A new machine learning framework for occupational accidents forecasting with safety inspections integration
Aho Yapi, Pierre Latouche, Arnaud Guillin, Yan Bailly
TL;DR
This paper tackles short-term forecasting of occupational accidents by modeling daily accident occurrences as a binary time series and conditioning on safety-inspection covariates and calendar features. It introduces a model-agnostic framework that supports multiple horizon strategies (DirRec, MIMO, Seq2Seq) to produce daily probabilities which are aggregated into weekly risk assessments, enabling proactive planning and targeted interventions.
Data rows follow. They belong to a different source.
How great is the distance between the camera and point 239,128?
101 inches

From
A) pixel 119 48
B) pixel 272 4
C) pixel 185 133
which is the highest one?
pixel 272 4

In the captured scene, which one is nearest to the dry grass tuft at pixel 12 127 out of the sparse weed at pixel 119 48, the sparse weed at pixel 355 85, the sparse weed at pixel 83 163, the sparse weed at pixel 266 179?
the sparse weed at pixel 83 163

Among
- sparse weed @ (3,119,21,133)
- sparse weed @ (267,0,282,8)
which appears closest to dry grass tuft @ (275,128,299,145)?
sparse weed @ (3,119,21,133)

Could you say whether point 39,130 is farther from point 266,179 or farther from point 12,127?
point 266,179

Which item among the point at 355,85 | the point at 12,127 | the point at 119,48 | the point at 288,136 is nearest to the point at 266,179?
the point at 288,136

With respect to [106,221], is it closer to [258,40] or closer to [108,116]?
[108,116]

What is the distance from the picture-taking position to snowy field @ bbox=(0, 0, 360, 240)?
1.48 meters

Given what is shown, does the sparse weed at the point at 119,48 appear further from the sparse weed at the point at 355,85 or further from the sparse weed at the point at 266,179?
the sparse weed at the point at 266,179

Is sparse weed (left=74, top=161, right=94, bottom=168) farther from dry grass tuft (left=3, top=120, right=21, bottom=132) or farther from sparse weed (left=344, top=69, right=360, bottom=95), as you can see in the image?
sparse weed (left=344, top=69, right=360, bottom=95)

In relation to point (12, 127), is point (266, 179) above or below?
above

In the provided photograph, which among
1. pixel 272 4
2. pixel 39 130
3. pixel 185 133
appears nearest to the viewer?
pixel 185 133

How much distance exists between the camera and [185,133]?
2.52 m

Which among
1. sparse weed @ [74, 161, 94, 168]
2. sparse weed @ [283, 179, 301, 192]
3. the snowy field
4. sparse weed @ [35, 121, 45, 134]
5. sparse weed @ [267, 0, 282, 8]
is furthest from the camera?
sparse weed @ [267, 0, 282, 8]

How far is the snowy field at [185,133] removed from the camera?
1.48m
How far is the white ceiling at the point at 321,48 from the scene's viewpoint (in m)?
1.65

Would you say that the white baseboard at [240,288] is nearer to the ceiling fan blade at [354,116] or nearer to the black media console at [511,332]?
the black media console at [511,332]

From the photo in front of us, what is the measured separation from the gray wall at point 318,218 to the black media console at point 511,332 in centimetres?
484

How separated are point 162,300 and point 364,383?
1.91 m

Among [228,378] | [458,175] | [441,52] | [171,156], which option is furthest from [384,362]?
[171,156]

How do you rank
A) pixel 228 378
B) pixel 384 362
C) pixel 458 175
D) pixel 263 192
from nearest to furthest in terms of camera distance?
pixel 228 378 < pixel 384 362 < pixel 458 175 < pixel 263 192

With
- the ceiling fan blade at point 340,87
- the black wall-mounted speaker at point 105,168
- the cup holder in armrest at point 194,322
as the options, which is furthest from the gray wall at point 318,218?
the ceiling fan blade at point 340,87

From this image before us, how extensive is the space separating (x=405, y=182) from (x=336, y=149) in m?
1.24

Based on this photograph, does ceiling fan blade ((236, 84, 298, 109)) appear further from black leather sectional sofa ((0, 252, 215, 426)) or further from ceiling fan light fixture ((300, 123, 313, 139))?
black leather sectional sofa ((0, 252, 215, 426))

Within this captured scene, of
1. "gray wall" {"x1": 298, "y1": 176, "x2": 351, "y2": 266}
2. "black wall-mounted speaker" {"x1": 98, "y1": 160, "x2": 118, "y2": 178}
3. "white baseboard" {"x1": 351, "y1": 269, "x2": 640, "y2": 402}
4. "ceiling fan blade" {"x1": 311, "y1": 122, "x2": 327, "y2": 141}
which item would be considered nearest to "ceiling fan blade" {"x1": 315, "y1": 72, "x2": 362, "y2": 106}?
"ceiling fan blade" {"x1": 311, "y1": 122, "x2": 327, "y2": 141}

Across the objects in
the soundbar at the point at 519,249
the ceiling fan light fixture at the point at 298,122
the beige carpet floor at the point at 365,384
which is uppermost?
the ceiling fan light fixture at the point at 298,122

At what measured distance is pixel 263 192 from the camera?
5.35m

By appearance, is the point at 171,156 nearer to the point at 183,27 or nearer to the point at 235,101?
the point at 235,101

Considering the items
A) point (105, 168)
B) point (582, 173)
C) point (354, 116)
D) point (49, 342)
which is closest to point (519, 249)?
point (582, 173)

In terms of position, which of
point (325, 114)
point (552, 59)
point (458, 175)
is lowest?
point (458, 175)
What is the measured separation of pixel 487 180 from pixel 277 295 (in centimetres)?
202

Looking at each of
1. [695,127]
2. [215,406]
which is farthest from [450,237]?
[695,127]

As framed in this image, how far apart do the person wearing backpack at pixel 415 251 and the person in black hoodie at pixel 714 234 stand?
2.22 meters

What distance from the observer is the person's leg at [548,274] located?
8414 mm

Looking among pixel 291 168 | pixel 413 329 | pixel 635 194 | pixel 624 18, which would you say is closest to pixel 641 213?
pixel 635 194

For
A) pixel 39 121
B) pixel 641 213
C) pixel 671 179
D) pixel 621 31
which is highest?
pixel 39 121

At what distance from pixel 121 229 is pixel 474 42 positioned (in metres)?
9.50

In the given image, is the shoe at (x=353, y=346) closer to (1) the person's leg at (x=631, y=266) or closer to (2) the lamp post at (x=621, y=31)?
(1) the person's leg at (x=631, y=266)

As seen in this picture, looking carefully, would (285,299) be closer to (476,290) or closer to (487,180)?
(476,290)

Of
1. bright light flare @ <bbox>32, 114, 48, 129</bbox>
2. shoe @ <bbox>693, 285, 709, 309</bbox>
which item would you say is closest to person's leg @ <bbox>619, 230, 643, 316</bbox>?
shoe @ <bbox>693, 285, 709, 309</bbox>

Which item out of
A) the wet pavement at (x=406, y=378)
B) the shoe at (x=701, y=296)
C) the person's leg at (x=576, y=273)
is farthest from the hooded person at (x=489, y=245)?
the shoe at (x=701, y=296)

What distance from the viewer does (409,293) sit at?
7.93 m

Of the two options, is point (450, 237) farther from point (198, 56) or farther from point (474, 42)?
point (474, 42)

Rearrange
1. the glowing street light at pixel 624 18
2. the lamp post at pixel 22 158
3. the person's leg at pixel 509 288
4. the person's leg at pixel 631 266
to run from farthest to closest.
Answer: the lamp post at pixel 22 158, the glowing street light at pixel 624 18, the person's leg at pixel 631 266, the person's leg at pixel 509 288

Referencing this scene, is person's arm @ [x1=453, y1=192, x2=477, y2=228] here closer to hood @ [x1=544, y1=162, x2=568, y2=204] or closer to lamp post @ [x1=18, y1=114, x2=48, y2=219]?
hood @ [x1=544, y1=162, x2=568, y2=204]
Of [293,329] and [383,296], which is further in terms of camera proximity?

The study demonstrates that learned models, particularly LSTM-based MIMO configurations, outperform operational baselines and simple heuristics across ITW, ExW, and ITW-d1 groups, with calendar information further improving weekly risk detection. The approach offers a practical, auditable, and adaptable tool for safety management, capable of integration into dashboards and decision processes to prioritize inspections and interventions in high-risk periods, with room for calibration and expansion to richer textual signals and cross-site dependencies.
Abstract
We propose a generic framework for short-term occupational accident forecasting that leverages safety inspections and models accident occurrences as binary time series. The approach generates daily predictions, which are then aggregated into weekly safety assessments to better inform decision making. To ensure the reliability and operational applicability of the forecasts, we apply a sliding-window cross-validation procedure specifically designed for time series data, combined with an evaluation based on aggregated period-level metrics. Several machine learning algorithms, including logistic regression, tree-based models, and neural networks, are trained and systematically compared within this framework. Unlike the other approaches, the long short-term memory (LSTM) network outperforms the other approaches and detects the upcoming high-risk periods with a balanced accuracy of 0.86, confirming the robustness of our methodology and demonstrating that a binary time series model can anticipate these critical periods based on safety inspections. The proposed methodology converts routine safety inspection data into clear weekly risk scores, detecting the periods when accidents are most likely. Decision-makers can integrate these scores into their planning tools to classify inspection priorities, schedule targeted interventions, and funnel resources to the sites or shifts classified as highest risk, stepping in before incidents occur and getting the greatest return on safety investments.